:: Problem to work on ::
Rescale the data from the line containing "Which one sits" down through the line containing "3877 millimetres", both ends included: give every line again, multiplying each number in the answers (coordinates and distances alike) by 1.6 and rounding it to as many decimals as it had, halves up, while leaving all other text unchanged. Leave the pictures out.

:: Items ::
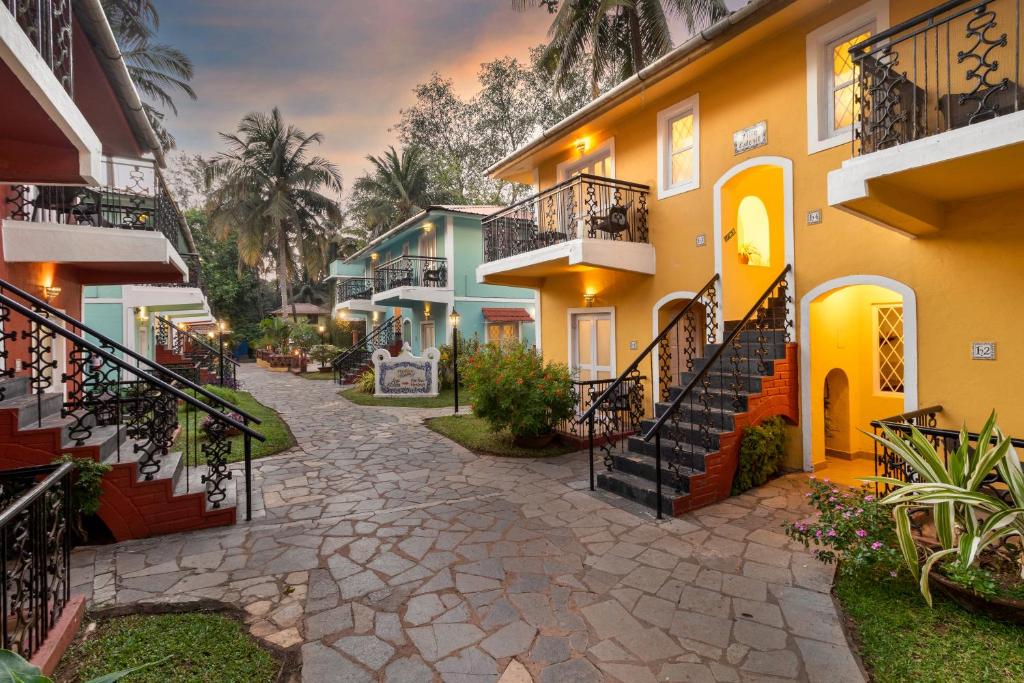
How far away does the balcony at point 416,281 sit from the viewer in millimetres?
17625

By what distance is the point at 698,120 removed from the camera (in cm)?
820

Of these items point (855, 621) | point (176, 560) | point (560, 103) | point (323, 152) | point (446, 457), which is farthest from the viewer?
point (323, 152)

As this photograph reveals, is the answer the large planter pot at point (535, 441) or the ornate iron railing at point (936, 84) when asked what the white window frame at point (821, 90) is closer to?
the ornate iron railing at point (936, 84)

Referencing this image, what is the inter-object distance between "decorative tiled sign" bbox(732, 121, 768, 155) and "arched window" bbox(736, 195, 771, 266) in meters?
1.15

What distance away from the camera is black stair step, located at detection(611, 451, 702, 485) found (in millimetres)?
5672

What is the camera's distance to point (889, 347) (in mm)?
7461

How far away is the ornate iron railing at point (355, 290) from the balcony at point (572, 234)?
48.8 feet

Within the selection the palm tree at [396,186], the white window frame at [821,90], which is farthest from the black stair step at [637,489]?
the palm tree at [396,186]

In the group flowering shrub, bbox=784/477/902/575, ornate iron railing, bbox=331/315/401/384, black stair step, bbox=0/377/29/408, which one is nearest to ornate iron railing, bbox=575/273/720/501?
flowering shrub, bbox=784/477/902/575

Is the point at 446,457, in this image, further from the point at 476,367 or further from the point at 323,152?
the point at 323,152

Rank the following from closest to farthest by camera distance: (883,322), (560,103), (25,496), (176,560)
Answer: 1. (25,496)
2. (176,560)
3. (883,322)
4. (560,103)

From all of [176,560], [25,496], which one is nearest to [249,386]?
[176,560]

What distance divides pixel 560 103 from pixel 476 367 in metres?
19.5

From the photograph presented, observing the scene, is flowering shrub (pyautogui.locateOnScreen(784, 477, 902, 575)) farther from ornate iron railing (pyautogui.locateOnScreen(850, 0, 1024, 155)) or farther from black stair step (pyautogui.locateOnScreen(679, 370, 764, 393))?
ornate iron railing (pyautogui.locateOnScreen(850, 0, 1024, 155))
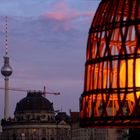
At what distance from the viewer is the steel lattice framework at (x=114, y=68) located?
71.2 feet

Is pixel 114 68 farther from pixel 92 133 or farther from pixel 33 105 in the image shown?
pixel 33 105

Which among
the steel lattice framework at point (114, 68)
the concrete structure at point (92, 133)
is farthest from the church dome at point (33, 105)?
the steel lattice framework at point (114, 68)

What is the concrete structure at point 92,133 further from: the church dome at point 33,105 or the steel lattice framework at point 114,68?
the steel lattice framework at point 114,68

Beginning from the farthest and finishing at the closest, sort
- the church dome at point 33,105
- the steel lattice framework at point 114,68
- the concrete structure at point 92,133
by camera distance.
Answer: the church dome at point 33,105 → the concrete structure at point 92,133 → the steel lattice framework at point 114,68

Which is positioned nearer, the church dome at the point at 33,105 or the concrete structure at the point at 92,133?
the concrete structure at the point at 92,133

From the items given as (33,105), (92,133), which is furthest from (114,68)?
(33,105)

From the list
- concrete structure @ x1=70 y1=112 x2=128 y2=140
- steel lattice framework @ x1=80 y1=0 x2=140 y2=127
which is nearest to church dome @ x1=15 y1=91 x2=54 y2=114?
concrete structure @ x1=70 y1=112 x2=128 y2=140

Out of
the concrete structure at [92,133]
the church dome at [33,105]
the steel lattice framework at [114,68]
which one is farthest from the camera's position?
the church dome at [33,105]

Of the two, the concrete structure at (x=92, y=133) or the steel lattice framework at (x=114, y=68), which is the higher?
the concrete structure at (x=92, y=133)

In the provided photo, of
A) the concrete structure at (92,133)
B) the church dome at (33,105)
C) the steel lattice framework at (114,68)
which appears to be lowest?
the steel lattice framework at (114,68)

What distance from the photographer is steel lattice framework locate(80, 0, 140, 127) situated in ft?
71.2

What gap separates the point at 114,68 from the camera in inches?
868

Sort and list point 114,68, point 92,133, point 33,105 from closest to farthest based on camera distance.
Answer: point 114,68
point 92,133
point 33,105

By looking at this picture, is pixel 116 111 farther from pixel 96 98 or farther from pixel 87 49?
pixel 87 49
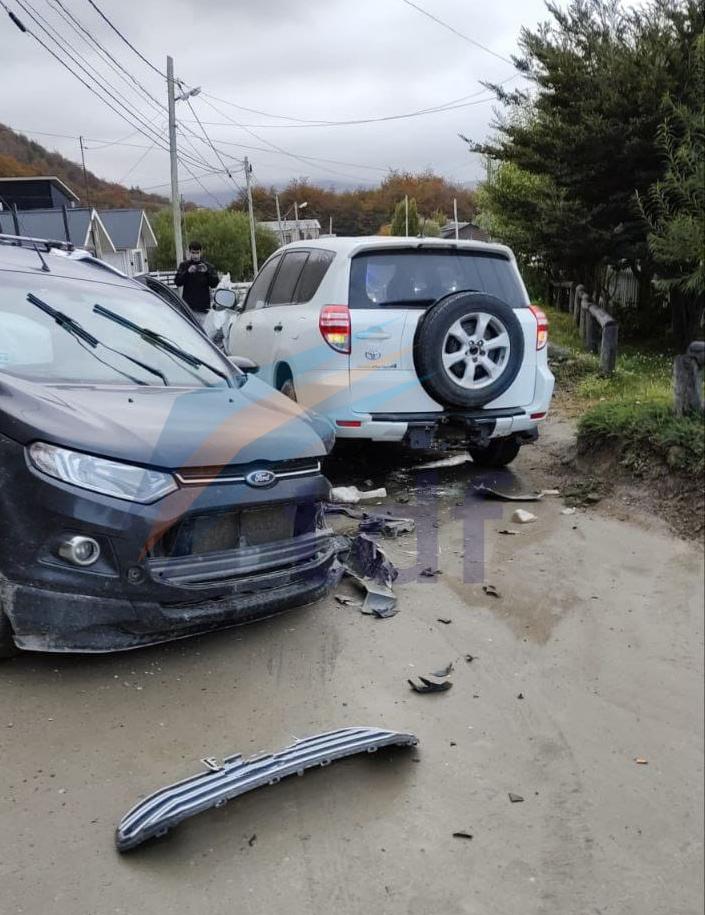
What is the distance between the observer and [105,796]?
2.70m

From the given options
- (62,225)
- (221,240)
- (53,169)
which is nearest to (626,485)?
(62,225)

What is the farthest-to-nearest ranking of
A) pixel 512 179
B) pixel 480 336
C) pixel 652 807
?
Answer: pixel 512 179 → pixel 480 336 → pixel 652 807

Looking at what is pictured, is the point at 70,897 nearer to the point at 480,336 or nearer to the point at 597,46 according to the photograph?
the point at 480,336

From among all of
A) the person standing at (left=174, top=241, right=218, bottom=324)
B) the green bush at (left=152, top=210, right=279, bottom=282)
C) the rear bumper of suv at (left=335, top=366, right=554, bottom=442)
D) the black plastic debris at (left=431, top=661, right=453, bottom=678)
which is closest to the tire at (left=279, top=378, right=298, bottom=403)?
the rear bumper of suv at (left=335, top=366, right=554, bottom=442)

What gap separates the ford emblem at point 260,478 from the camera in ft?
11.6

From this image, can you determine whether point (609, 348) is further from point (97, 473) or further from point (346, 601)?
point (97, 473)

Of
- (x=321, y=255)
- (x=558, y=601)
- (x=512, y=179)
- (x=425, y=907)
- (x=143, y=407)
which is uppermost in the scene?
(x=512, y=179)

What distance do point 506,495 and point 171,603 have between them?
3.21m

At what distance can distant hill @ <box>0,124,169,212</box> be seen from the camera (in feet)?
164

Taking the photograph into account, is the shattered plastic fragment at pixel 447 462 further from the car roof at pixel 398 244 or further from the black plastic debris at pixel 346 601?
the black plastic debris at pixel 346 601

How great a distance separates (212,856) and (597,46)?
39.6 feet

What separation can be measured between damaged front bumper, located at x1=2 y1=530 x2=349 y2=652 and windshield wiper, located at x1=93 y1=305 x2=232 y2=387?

--

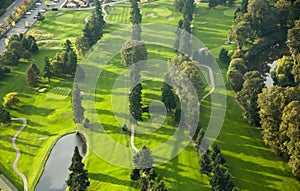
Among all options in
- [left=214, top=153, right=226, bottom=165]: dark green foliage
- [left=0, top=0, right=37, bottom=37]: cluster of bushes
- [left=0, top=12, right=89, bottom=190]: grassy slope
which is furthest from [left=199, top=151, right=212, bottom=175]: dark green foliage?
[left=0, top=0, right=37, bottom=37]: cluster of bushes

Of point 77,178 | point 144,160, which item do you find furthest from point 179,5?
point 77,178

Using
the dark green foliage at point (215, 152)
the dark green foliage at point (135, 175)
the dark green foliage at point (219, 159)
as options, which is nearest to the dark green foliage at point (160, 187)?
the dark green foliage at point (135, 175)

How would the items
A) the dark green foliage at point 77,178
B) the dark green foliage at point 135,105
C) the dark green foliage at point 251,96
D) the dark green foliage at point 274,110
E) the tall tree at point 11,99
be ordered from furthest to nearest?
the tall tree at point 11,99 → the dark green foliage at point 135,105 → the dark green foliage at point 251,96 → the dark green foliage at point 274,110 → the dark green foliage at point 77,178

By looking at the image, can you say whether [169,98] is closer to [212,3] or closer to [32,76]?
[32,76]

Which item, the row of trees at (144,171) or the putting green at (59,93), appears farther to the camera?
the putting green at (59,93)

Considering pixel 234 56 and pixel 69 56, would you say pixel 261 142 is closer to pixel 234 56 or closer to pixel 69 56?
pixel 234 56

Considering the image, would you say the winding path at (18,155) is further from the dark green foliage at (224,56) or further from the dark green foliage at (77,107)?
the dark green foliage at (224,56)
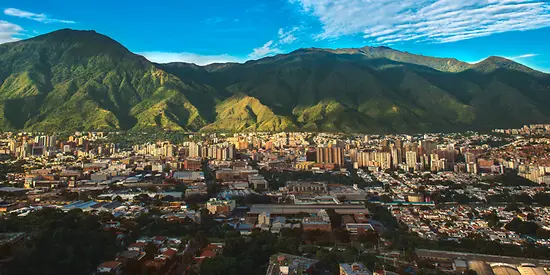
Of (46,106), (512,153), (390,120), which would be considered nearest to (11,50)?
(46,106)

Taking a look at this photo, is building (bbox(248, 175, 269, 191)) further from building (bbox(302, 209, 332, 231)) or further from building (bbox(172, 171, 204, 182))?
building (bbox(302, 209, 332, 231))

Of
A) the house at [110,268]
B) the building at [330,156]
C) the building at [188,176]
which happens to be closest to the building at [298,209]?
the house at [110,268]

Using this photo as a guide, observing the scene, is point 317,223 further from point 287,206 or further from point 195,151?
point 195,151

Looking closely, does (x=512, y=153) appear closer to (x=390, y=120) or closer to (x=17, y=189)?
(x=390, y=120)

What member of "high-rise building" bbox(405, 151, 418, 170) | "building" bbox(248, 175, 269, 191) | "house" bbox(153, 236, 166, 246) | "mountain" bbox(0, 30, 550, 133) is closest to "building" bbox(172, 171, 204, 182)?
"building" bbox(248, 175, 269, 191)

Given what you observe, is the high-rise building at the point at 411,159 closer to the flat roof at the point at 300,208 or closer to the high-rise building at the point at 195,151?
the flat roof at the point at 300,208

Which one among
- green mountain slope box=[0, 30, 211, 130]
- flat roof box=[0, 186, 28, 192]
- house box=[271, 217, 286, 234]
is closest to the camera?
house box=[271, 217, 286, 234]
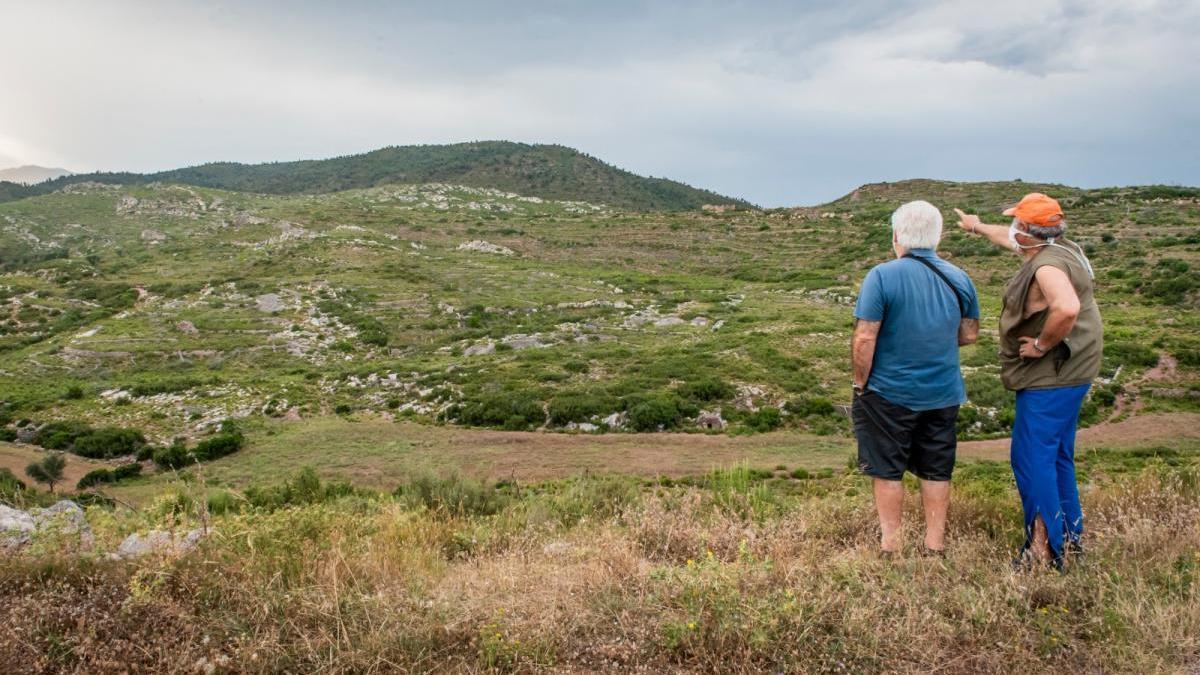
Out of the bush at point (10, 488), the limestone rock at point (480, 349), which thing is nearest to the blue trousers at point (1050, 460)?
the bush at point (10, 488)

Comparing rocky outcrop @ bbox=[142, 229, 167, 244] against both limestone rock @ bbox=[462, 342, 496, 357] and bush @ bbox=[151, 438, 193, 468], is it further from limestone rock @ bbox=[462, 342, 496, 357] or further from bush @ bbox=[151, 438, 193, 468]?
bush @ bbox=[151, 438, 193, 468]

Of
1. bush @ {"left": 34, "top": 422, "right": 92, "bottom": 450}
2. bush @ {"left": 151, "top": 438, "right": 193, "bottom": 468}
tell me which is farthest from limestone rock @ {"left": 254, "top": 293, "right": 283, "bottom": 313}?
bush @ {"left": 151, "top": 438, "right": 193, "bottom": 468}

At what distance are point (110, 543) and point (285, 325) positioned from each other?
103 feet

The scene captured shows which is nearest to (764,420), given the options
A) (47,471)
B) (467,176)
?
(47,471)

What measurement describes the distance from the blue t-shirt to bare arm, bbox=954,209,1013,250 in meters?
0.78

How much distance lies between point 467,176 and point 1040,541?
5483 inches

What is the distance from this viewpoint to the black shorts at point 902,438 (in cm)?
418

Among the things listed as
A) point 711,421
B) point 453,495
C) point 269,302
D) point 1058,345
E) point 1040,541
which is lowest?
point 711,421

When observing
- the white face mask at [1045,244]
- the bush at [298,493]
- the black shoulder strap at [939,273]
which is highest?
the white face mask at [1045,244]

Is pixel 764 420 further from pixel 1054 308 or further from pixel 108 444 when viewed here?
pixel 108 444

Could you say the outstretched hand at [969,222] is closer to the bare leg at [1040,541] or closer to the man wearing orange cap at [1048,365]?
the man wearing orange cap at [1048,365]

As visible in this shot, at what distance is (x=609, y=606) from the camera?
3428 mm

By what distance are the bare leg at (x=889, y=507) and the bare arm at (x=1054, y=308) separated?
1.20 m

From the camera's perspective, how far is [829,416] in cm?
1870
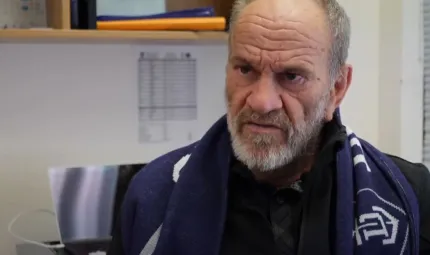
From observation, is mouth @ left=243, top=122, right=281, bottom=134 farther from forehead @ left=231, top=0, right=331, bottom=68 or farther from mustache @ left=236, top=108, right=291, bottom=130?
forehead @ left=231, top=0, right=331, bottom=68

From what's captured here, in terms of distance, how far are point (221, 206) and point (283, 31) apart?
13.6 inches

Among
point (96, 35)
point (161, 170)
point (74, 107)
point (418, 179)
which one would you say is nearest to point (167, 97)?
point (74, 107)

--

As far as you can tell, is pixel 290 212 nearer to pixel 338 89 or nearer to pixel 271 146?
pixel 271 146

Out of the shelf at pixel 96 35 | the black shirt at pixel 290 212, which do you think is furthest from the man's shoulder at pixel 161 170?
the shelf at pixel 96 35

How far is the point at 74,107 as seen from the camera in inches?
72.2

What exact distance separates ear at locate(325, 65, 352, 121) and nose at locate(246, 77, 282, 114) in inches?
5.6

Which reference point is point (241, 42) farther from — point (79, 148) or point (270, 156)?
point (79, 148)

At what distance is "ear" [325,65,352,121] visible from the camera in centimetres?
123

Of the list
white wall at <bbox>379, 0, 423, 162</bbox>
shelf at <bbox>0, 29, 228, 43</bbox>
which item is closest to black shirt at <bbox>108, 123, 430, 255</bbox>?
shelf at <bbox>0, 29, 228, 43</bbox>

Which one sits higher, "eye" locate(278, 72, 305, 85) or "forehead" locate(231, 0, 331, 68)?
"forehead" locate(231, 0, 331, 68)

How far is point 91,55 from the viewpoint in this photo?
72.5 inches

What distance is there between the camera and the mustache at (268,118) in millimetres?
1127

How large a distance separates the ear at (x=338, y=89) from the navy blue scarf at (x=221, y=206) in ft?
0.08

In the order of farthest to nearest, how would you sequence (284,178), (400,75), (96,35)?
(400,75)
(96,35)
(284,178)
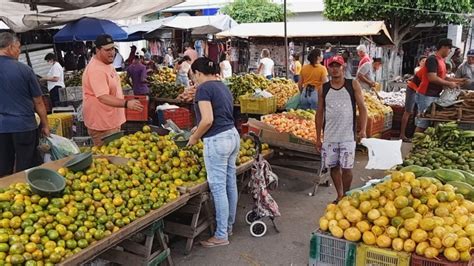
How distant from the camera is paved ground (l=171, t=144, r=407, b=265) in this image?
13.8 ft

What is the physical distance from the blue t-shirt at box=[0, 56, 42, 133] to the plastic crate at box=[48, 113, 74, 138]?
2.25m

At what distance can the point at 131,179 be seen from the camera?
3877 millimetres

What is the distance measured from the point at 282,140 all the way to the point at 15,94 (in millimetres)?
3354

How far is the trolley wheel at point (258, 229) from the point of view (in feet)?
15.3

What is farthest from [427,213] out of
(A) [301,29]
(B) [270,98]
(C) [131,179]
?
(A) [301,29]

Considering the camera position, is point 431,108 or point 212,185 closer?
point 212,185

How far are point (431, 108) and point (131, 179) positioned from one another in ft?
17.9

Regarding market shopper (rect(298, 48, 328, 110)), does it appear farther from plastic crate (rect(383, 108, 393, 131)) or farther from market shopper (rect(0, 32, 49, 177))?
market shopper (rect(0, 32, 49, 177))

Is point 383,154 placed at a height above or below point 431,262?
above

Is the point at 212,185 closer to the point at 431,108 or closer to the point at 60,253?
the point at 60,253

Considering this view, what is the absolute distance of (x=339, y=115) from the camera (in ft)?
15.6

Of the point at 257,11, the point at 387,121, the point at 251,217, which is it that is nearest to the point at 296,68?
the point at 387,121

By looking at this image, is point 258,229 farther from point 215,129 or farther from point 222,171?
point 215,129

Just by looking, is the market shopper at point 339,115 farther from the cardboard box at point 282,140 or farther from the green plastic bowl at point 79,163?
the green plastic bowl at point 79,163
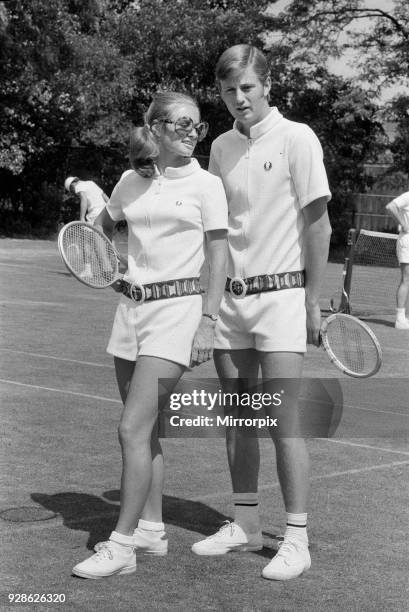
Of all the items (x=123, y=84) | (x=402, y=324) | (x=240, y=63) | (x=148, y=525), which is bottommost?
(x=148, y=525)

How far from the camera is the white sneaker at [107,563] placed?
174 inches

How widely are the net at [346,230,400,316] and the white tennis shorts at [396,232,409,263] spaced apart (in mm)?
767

:: Solution for this problem ::
Which one sits higher, "eye" locate(278, 72, 305, 85) or "forehead" locate(231, 0, 331, 68)?
"forehead" locate(370, 0, 530, 109)

How far is point 91,55 from the viewpoint in this photo?
116.0 inches

What distance is there between the camera and the mustache at (268,118) in millimetres?
1803

How large a distance separates the ear at (x=338, y=89) from the navy blue scarf at (x=221, y=206) in ft?
0.13

In the order of farthest to nearest, how would you sequence (284,178), (400,75), (96,35)?
(640,120)
(154,56)
(454,285)
How distant from the camera is paved ground (l=171, t=144, r=407, b=265) in this image?
22.1 ft

What is the physical distance from the blue t-shirt at box=[0, 56, 42, 133] to the plastic crate at box=[48, 113, 74, 138]?
3.60m

At what distance can the point at 131,179 be seen from the camera?
6203 millimetres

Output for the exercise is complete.